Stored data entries
§
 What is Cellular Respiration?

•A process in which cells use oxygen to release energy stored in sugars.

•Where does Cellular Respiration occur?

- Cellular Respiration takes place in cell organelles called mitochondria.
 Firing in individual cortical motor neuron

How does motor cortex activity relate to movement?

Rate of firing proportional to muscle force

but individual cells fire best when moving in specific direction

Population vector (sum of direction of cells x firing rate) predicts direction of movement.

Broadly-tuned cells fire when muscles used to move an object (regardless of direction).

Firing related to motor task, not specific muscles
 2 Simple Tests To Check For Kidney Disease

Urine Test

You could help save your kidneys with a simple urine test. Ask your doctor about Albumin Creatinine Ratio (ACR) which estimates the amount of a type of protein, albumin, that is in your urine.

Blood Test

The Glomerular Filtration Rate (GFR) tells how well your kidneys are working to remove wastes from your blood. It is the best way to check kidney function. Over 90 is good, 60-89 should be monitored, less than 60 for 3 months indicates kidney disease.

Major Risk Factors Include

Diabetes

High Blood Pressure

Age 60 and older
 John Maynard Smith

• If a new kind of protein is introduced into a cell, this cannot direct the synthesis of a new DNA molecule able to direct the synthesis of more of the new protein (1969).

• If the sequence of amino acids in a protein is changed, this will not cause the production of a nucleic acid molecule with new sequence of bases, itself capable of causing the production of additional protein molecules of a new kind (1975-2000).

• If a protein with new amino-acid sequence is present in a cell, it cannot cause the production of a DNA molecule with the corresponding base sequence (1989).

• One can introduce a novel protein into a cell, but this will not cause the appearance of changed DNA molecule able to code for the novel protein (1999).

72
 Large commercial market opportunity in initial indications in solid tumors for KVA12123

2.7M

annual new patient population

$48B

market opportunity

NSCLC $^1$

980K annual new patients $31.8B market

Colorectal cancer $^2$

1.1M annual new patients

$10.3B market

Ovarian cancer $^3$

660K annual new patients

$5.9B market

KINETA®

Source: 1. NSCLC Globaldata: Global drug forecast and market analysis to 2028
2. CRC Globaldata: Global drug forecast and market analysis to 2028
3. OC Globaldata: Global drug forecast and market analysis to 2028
§
Set down nothing but the lines from the one containing "2. CRC Globaldata: Global" through the end of the entries above, exactly as written, both ends counted.

2. CRC Globaldata: Global drug forecast and market analysis to 2028
3. OC Globaldata: Global drug forecast and market analysis to 2028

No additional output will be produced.